(Work instructions)
Repeat the following entries verbatim, apart from the pictures.

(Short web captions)
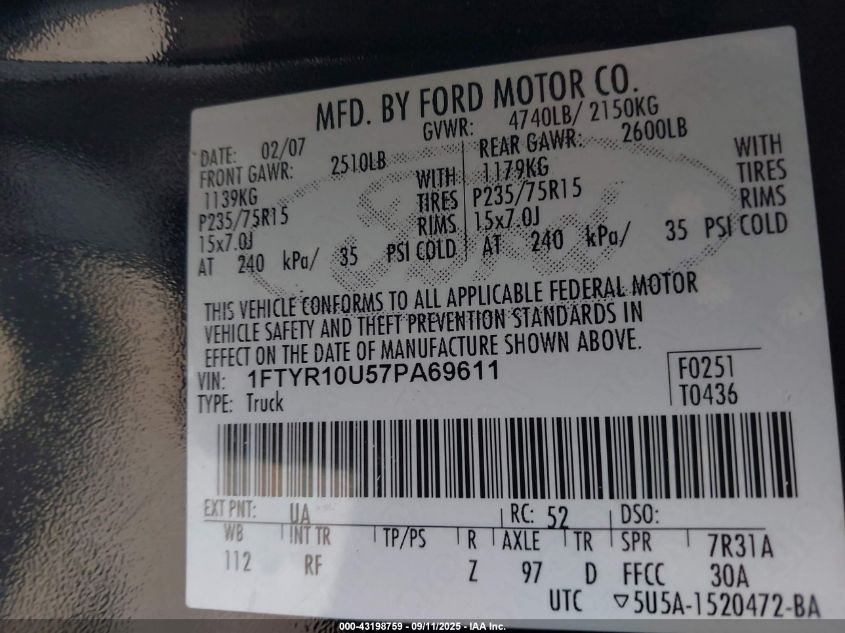 2007 Ford Ranger Sport/Stx/Xl/Xlt VIN: 1FTYR10U57PA69611 Lot: 43198759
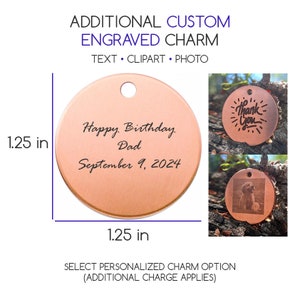 May include: A 1.25 inch round copper charm with a personalized engraving that reads "Happy Birthday Dad September 9, 2024". The charm is shown against a wood background.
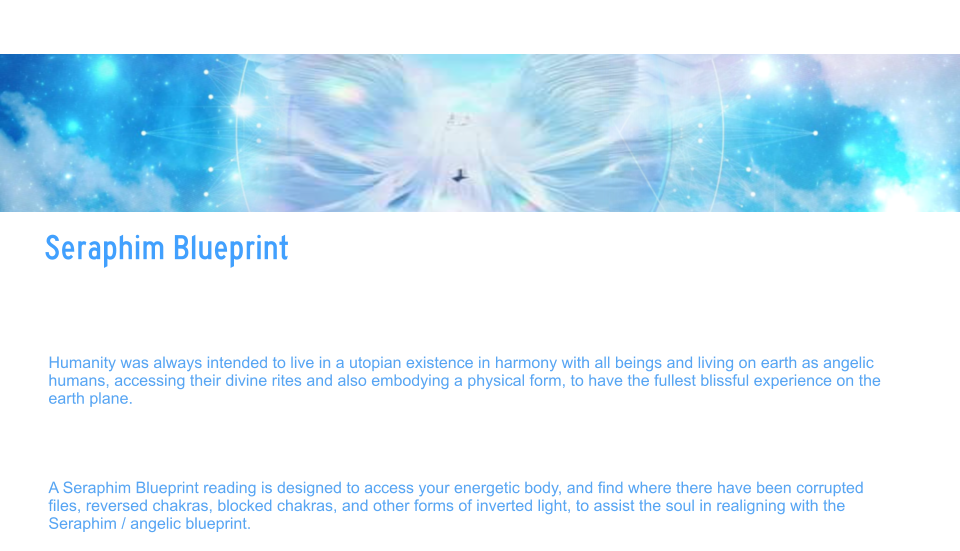 Seraphim Blueprint  Seraphim Blueprint   Your true soul Blueprint was designed in Angelic form.  And over time, humanity has been imbalanced and distorted from the true codes for the human design/angelic human. The earth Matrix and mind Matrix have created what would be considered soul traps, often preventing the soul from aligning with the prime creators PURE design.   Humanity was always intended to live in a utopian existence in harmony with all beings and living on earth as angelic humans, accessing their divine rites and also embodying a physical form, to have the fullest blissful experience on the earth plane.    Many things happened since the root races were seeded on the planet, and interference from the fallen angels, have caused soul splitting and infinite distortions.    A Seraphim Blueprint reading is designed to access your energetic body, and find where there have been corrupted files, reversed chakras, blocked chakras, and other forms of inverted light, to assist the soul in realigning with the Seraphim / angelic blueprint.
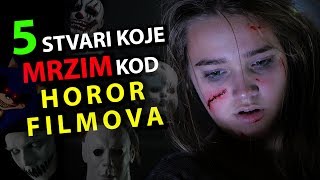 5 Stvari Koje Mrzim Kod  HOROR FILMOVA [upl. by Trebor]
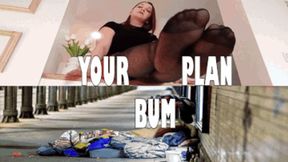 YOUR BUM-PLAN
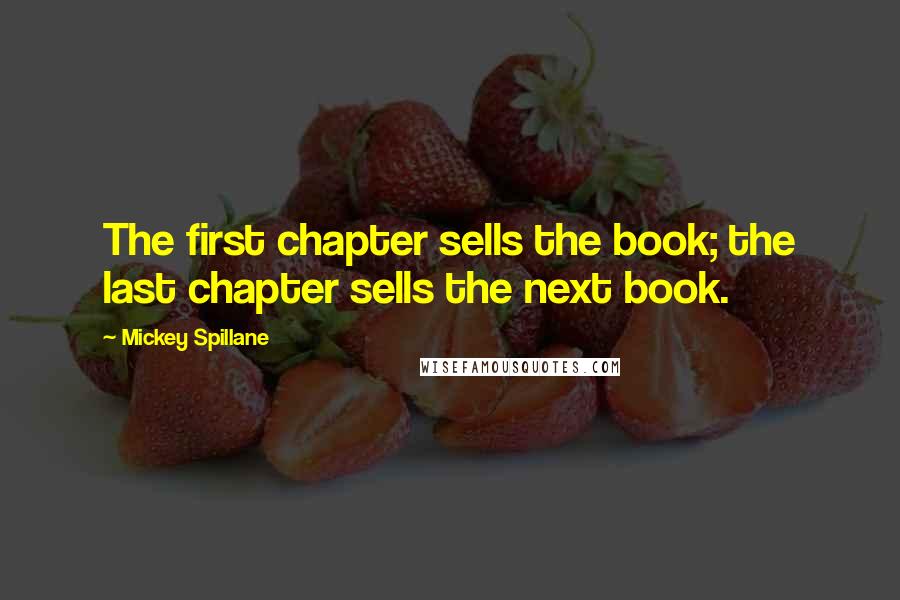 Mickey Spillane Quotes: The first chapter sells the book; the last chapter sells the next book.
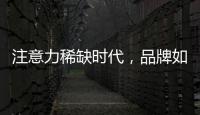 注意力稀缺时代，品牌如何捕捉消费者的注意力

(Exercise output)
 2007 Ford Ranger Sport/Stx/Xl/Xlt VIN: 1FTYR10U57PA69611 Lot: 43198759
 May include: A 1.25 inch round copper charm with a personalized engraving that reads "Happy Birthday Dad September 9, 2024". The charm is shown against a wood background.
 Seraphim Blueprint  Seraphim Blueprint   Your true soul Blueprint was designed in Angelic form.  And over time, humanity has been imbalanced and distorted from the true codes for the human design/angelic human. The earth Matrix and mind Matrix have created what would be considered soul traps, often preventing the soul from aligning with the prime creators PURE design.   Humanity was always intended to live in a utopian existence in harmony with all beings and living on earth as angelic humans, accessing their divine rites and also embodying a physical form, to have the fullest blissful experience on the earth plane.    Many things happened since the root races were seeded on the planet, and interference from the fallen angels, have caused soul splitting and infinite distortions.    A Seraphim Blueprint reading is designed to access your energetic body, and find where there have been corrupted files, reversed chakras, blocked chakras, and other forms of inverted light, to assist the soul in realigning with the Seraphim / angelic blueprint.
 5 Stvari Koje Mrzim Kod  HOROR FILMOVA [upl. by Trebor]
 YOUR BUM-PLAN
 Mickey Spillane Quotes: The first chapter sells the book; the last chapter sells the next book.
 注意力稀缺时代，品牌如何捕捉消费者的注意力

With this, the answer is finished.